The Mets, desperate for fans as the Yankees dominate the market (one source even showed the Yankees more popular even in the Mets’ home Borough of Queens), are unlikely to let him go to a contender; so unless the Mets can get it together sometime in the next seven years, he may never play in a World Series. But unless Yangervis Solarte really builds on his good start to capture Yankee fans’ imagination, Wright will, at least, be the biggest baseball star in the New York Tri-State Area for a while. (If Solarte does build on it, soon, Wright won’t even be the best third baseman in New York.)
4. Matt Kemp, Los Angeles Dodgers. Market? Check. Nice? Check. Clean? Check, we think. Postseason success? Not yet. And he has not fully come back from his injury a year ago.
He does have the advantage over his teammate Yasiel Puig in that he’s an English-speaker in an English-speaking country. If Roberto Clemente were still alive, you could ask him how difficult it is to be a baseball icon whose first language is not English.
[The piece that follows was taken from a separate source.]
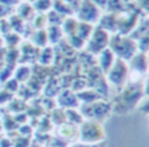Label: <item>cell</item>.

3. Mike Trout, Los Angeles Angels of Anaheim. Nice? Check. Clean? Check, we think. Market? Sort of: The Angels can change their name to whatever they want, they’ll still be second in Southern California behind the Dodgers. Postseason success? Not yet, but the Angels are well-positioned for that.
At 22 the youngest of these candidates, Trout might be in the best position to be the Face of Baseball in the long term.
2. Dustin Pedroia, Boston Red Sox. Market? Check. Nice? People who aren’t Yankee fans think so. Clean? As far as we know. Postseason success? Yes. And he’s only 30, so, barring a medical or ethical calamity, he will replace Ortiz as the “face” of the Red Sox.
1. Albert Pujols, Los Angeles Angels of Anaheim. Market? Check, sort of; having played for the St. Louis Cardinals, who have inflated their “market,” raised his profile. Nice? Apparently, although some in the Cardinal organization have suggested otherwise. Clean? We think so. Postseason success? Two rings in seven appearances.
Presuming A-Rod is done, Phat Albert is the active leader in home runs, with 506 to Adam Dunn’s second-place 448. That’s a huge plus. While he had an off-year (by his standards) last year, he’s hitting again this season. And he’s only 34, so he should have a few more good years left.
The fact that Pujols has veteran status and isn’t “baseball old” puts him in a great position to be the kind of player who gets honored with a farewell tour. If he helps the Angels win a World Series, it’s almost assured that he’ll be considered The Face of Baseball after that.